— Spatial questions tied to pictures —
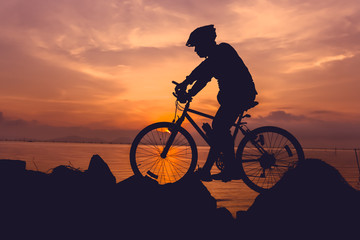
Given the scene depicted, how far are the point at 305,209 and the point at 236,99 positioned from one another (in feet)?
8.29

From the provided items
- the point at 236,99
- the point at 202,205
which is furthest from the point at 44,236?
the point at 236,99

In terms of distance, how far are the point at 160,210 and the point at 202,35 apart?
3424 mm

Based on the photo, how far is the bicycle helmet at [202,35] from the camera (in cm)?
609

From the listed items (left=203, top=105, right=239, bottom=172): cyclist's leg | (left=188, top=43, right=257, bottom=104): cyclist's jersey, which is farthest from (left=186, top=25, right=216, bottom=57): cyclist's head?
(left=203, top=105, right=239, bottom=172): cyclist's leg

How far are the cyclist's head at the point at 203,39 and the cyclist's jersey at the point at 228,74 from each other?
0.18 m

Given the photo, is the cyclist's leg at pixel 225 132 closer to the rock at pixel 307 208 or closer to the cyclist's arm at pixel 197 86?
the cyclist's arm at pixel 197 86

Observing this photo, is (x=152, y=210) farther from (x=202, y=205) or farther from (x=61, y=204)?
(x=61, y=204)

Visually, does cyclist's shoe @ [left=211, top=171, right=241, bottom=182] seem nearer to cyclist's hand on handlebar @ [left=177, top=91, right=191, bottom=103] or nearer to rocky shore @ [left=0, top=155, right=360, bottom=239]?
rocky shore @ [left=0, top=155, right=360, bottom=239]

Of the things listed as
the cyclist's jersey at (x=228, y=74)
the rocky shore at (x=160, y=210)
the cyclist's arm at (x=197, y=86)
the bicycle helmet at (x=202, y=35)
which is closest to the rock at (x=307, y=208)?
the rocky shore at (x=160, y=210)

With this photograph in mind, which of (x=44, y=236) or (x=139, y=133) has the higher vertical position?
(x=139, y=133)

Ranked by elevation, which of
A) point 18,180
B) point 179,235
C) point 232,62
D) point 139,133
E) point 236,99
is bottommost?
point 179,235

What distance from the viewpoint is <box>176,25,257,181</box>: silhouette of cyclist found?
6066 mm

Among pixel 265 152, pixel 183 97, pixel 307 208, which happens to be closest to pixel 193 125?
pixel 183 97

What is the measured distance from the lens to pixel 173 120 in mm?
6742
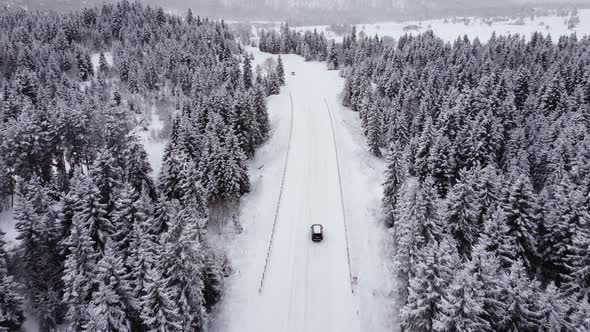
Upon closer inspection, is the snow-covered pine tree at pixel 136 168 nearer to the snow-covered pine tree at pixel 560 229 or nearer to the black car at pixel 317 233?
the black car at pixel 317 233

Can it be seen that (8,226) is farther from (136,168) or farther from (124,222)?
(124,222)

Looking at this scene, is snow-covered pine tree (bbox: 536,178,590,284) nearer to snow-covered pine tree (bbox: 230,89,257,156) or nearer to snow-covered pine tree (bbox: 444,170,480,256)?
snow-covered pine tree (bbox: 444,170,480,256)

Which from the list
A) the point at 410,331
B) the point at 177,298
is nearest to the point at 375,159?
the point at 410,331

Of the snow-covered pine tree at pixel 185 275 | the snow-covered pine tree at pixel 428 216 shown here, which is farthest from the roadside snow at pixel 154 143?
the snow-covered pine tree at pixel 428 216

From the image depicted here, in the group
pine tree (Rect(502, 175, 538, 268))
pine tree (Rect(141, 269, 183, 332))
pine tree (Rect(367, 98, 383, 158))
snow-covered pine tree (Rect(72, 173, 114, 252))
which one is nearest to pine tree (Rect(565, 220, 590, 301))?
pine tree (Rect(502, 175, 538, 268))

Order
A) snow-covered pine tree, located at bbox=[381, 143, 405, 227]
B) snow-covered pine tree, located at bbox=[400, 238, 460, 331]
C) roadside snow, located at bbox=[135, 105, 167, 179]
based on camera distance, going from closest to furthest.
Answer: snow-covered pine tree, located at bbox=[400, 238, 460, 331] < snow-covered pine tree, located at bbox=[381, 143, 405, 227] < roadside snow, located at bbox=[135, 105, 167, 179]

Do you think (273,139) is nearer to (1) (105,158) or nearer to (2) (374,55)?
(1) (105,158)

— Exercise objective —
Output every entry word for word, but omit the pictures.

— The output —
Given the scene depicted, how far are the point at 305,209 and the point at 236,99 positioned from one another (in feet)?
8.29

From the provided items
- the point at 236,99
- the point at 202,205
which is furthest from the point at 44,236?
the point at 236,99

In terms of distance, how far are the point at 160,210 and the point at 202,35 apart?
3424 mm

Based on the photo, how far is the bicycle helmet at [202,35] from the camera (in cm)?
609

From the listed items (left=203, top=105, right=239, bottom=172): cyclist's leg | (left=188, top=43, right=257, bottom=104): cyclist's jersey, which is farthest from (left=186, top=25, right=216, bottom=57): cyclist's head?
(left=203, top=105, right=239, bottom=172): cyclist's leg

How far are the cyclist's head at the point at 203,39 and the cyclist's jersey at the point at 228,74 from each other?
0.18 m

Given the photo, is the cyclist's leg at pixel 225 132 closer to the rock at pixel 307 208 or closer to the cyclist's arm at pixel 197 86?
the cyclist's arm at pixel 197 86

Observing this photo, is (x=152, y=210) farther from (x=202, y=205) or farther from (x=61, y=204)?
(x=61, y=204)

Visually, does cyclist's shoe @ [left=211, top=171, right=241, bottom=182] seem nearer to cyclist's hand on handlebar @ [left=177, top=91, right=191, bottom=103] or nearer to rocky shore @ [left=0, top=155, right=360, bottom=239]?
rocky shore @ [left=0, top=155, right=360, bottom=239]

Of the things listed as
the cyclist's jersey at (x=228, y=74)
the rocky shore at (x=160, y=210)
the cyclist's arm at (x=197, y=86)
the bicycle helmet at (x=202, y=35)
which is closest to the rock at (x=307, y=208)?
the rocky shore at (x=160, y=210)

With this photograph in mind, which of (x=44, y=236) or (x=139, y=133) has the higher vertical position?
(x=139, y=133)

Ranked by elevation, which of
A) point 18,180
B) point 179,235
C) point 232,62
D) point 139,133
E) point 236,99
is bottommost?
point 179,235

What distance from the viewpoint is <box>176,25,257,181</box>: silhouette of cyclist found?
6066 mm

Among pixel 265 152, pixel 183 97, pixel 307 208, which happens to be closest to pixel 193 125?
pixel 183 97

What is the measured distance from the lens to pixel 173 120 in mm?
6742
Upon closer inspection, is the snow-covered pine tree at pixel 136 168 nearer to the snow-covered pine tree at pixel 560 229 or nearer to the black car at pixel 317 233?
the black car at pixel 317 233

Can it be seen that (8,226) is farther from (136,168) or farther from (124,222)?
(124,222)

Looking at this scene, is snow-covered pine tree (bbox: 536,178,590,284) nearer to snow-covered pine tree (bbox: 230,89,257,156) or nearer to snow-covered pine tree (bbox: 444,170,480,256)?
snow-covered pine tree (bbox: 444,170,480,256)

Which from the list
A) the point at 410,331
B) the point at 177,298
is nearest to the point at 375,159?
the point at 410,331

Of the snow-covered pine tree at pixel 185 275 | the snow-covered pine tree at pixel 428 216 shown here, which is farthest from the roadside snow at pixel 154 143?
the snow-covered pine tree at pixel 428 216

From the image depicted here, in the group
pine tree (Rect(502, 175, 538, 268))
pine tree (Rect(141, 269, 183, 332))
pine tree (Rect(367, 98, 383, 158))
snow-covered pine tree (Rect(72, 173, 114, 252))
which one is nearest to pine tree (Rect(565, 220, 590, 301))?
pine tree (Rect(502, 175, 538, 268))

Order
A) snow-covered pine tree, located at bbox=[381, 143, 405, 227]
B) snow-covered pine tree, located at bbox=[400, 238, 460, 331]
C) roadside snow, located at bbox=[135, 105, 167, 179]
based on camera distance, going from closest to furthest.
Answer: snow-covered pine tree, located at bbox=[400, 238, 460, 331] < snow-covered pine tree, located at bbox=[381, 143, 405, 227] < roadside snow, located at bbox=[135, 105, 167, 179]

Do you think (273,139) is nearer to (1) (105,158) or nearer to (2) (374,55)?
(1) (105,158)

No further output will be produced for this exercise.